1. Charter Enforcement:

The Charter Board hears and decides all cases alleging violations of the Charter or Administrative Code. The only cases excluded from the jurisdiction of the Board are those complaints which pertain to, or are governed by the Ethics Code or the Personnel Code (reference Charter Section 1201). Upon receipt of complaints, through its Investigative Officer, the Board is authorized to determine jurisdiction, conduct investigations, refer cases for prosecution, issue binding opinions, and impose penalties and administrative fines. If necessary, the Board may also institute appropriate civil or equitable action to enforce its Final Order.

In practical execution, the Board strives to prohibit commingling of its adjudicatory and prosecutorial functions. Complaints are received and reviewed by a contracted Investigative Officer, who determines jurisdiction, conducts all investigations, and issues a written report of findings. Board members review the findings report, preside over evidentiary hearings, and decide, by majority vote, whether a violation of the Charter or Administrative Code has occurred. Their determination, called the Final Order, includes the findings of fact and conclusions of law which support the determination, and outlines the relevant factors considered in imposition of penalties and/or fines. The entire process, from receipt of complaint to Final Order, should be complete within eight months.

Finally, any person aggrieved by an adjudication of the Charter Board has a right to appeal to the Berks County Court of Common Pleas. Any person who prevails in adjudication against the City (including its officers or agents) to enforce the Charter or Administrative Code is entitled to recover all reasonable attorney fees and costs incurred by the action.

2. Advisory Powers:

The Board may render advisory opinions concerning matters of home rule or enforcement of the City Charter at the written request of any public official or city employee. The Board may also render advisory opinions on its own motion, if it deems such action to be in the public interest. Advisory opinions are issued no later than 30 days following the receipt of the written request.

3. Charter Education:

The Board directs and administers a required orientation regarding the Home Rule Law, the City Charter, the City Administrative Code, and the Ethics Code for all newly elected City officials.
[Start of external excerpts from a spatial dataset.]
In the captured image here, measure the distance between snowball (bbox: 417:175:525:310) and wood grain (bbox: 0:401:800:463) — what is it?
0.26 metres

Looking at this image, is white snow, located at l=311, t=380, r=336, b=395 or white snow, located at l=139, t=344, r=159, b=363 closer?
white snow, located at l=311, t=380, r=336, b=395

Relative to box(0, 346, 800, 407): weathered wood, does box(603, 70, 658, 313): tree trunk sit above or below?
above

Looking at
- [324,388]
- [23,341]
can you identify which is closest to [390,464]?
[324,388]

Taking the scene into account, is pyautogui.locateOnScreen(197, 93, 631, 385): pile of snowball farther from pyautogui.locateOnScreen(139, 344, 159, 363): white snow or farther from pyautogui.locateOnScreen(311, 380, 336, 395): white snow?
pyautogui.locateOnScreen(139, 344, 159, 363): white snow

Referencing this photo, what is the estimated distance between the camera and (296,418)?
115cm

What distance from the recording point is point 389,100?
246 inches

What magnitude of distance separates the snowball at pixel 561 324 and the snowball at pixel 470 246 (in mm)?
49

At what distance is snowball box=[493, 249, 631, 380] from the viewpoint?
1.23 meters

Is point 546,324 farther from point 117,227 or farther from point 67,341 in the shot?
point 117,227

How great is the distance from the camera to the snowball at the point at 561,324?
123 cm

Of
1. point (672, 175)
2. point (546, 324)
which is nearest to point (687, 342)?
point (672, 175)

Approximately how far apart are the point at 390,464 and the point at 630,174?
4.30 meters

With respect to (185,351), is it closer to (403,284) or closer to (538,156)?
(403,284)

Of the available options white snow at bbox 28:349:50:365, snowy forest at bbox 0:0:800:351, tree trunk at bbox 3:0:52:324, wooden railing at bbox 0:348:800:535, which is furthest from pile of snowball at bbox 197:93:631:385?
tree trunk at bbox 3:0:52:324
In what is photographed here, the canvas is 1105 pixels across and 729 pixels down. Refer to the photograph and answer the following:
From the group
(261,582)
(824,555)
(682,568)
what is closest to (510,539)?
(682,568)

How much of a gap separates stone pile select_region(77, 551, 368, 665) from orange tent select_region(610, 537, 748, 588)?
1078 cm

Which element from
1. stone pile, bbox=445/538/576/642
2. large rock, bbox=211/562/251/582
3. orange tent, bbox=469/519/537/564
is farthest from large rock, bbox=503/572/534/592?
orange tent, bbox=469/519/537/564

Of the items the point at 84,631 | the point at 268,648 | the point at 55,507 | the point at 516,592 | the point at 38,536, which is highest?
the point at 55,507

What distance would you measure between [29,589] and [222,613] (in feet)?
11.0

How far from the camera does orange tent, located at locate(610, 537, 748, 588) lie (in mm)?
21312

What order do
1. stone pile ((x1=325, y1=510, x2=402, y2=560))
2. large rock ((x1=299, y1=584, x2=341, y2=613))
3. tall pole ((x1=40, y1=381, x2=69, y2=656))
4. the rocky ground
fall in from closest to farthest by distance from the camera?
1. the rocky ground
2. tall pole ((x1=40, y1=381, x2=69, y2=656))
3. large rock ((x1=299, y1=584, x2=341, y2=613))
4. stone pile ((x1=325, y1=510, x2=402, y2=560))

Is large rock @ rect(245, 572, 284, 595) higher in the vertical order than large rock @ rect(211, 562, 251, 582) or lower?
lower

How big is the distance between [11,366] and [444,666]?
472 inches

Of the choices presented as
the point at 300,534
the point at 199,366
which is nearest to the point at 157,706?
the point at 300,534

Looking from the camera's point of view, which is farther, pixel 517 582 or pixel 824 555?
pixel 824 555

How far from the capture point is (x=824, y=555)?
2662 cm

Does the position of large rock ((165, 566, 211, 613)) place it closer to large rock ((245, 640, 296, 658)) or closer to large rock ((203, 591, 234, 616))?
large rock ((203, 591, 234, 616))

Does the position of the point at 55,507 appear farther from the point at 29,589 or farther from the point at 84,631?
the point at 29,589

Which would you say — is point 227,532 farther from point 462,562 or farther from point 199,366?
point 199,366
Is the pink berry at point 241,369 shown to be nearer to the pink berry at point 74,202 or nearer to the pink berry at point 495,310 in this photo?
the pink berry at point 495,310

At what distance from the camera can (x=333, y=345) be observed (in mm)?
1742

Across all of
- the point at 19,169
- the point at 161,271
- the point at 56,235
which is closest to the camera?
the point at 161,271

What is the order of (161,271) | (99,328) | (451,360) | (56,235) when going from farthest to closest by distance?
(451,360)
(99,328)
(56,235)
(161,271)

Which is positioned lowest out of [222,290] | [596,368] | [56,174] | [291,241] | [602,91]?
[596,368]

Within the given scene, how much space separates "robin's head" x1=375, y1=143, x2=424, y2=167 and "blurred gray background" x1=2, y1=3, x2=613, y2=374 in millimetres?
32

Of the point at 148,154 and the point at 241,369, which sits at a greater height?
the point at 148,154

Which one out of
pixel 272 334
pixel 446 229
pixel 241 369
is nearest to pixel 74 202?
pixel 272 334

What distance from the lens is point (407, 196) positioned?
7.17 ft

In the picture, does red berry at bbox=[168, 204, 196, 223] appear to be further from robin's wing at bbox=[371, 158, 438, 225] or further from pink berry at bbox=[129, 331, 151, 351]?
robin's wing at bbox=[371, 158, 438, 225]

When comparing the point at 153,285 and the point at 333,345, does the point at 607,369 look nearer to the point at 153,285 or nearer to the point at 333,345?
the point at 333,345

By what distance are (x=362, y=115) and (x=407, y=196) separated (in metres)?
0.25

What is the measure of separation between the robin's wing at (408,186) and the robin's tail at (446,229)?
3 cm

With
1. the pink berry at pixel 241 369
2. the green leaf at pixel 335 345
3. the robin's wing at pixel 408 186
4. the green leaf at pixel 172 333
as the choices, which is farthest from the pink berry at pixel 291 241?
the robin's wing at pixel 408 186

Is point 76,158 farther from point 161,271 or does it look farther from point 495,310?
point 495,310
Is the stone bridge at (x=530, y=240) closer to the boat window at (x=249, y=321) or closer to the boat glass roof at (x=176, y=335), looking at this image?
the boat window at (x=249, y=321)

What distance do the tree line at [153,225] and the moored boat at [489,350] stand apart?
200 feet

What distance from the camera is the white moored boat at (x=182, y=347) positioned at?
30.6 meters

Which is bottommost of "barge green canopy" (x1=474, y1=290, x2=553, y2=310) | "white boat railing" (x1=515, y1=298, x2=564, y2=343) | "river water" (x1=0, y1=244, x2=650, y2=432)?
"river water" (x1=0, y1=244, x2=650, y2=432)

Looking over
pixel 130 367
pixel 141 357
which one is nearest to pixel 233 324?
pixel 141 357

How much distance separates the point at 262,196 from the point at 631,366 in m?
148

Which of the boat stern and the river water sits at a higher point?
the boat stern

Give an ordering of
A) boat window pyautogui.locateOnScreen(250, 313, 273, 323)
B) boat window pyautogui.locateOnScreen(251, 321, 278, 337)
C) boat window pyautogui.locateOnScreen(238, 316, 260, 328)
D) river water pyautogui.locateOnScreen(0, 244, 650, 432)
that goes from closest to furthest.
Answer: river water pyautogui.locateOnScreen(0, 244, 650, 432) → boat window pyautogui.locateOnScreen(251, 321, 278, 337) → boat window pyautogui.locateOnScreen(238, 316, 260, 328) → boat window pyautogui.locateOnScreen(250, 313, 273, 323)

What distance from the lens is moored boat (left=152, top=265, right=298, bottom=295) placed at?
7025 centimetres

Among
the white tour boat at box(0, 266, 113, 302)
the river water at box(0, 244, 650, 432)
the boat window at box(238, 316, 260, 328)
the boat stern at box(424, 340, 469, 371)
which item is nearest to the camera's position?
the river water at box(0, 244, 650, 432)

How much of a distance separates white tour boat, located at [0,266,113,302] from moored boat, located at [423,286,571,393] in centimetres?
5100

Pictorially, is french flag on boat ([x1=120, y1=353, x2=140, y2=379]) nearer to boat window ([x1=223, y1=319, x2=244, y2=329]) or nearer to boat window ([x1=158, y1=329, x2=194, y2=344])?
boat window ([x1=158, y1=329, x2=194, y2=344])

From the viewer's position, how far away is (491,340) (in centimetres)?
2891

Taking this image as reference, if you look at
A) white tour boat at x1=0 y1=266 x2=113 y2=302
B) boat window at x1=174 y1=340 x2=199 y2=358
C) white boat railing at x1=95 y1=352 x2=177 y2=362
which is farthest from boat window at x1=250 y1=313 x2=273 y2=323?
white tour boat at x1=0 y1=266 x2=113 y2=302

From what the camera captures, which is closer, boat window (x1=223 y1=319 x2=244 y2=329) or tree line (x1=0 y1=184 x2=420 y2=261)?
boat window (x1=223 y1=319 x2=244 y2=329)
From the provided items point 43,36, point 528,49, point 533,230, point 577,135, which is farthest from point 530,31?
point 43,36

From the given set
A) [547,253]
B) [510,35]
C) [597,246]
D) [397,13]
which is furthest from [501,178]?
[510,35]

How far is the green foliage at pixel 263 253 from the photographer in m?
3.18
The Board typically conducts this orientation with assistance from the Pennsylvania Department of Community and Economic Development, the State and County Bar Associations, and the Ethics Board.

Additionally, the Board seeks to proactively educate and keep before the public and members of City government their rights, duties, and obligations under the City Charter and Administrative Code. To this end, the Board has undertaken a variety of educational approaches, such as sponsoring a bi-monthly television program on local cable, encouraging public participation in its required orientation course, speaking on Charter related matters within the community, and formatting written educational materials.